Records shown:
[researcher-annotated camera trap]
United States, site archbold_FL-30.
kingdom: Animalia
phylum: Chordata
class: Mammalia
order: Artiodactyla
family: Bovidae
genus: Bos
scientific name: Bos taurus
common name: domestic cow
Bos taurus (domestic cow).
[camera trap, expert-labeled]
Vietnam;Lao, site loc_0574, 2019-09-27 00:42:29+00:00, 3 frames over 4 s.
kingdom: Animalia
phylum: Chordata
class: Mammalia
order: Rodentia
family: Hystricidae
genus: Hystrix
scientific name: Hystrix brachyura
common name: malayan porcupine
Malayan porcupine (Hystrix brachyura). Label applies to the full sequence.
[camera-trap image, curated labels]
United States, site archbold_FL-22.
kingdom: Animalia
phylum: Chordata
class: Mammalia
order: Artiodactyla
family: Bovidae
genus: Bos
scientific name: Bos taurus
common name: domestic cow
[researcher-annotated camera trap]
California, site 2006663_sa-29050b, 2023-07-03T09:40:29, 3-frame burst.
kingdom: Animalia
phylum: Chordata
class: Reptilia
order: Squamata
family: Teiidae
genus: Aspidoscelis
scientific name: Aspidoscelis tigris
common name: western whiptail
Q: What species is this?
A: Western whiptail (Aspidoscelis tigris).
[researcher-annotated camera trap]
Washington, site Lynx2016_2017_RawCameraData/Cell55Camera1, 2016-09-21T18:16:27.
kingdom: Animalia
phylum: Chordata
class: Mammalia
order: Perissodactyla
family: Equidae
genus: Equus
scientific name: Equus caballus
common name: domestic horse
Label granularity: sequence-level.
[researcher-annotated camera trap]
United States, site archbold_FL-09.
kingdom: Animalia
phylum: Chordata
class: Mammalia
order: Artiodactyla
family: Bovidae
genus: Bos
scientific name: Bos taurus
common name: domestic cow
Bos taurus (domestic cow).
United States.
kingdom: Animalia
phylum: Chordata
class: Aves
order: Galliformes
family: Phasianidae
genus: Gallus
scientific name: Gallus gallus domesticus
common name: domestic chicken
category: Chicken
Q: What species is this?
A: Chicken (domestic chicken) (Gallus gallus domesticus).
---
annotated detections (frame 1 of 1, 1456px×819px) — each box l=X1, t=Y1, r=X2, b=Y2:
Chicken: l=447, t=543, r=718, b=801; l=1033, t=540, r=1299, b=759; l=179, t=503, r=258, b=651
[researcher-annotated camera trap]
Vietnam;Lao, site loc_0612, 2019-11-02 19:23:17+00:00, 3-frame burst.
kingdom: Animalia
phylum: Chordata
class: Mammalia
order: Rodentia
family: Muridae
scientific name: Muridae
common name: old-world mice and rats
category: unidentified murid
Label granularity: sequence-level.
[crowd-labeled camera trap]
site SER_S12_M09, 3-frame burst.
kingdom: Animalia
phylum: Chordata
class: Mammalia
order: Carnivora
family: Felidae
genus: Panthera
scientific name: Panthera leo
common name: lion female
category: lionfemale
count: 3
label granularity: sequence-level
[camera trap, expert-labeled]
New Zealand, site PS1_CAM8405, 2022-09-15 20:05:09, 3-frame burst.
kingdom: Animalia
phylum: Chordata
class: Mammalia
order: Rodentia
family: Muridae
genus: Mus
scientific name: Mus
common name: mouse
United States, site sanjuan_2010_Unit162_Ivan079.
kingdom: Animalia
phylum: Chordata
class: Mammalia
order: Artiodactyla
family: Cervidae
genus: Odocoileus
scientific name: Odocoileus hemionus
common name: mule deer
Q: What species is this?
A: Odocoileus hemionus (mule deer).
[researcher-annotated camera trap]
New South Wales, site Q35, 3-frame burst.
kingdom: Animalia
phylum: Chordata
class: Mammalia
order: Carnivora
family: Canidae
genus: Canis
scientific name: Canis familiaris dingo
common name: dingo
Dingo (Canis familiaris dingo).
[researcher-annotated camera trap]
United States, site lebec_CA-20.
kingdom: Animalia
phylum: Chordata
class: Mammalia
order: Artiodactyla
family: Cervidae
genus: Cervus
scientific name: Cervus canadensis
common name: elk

About this exercise: Pick out and copy the lines of the material that include the word "Vietnam".

Expected answer:
Vietnam;Lao, site loc_0574, 2019-09-27 00:42:29+00:00, 3 frames over 4 s.
Vietnam;Lao, site loc_0612, 2019-11-02 19:23:17+00:00, 3-frame burst.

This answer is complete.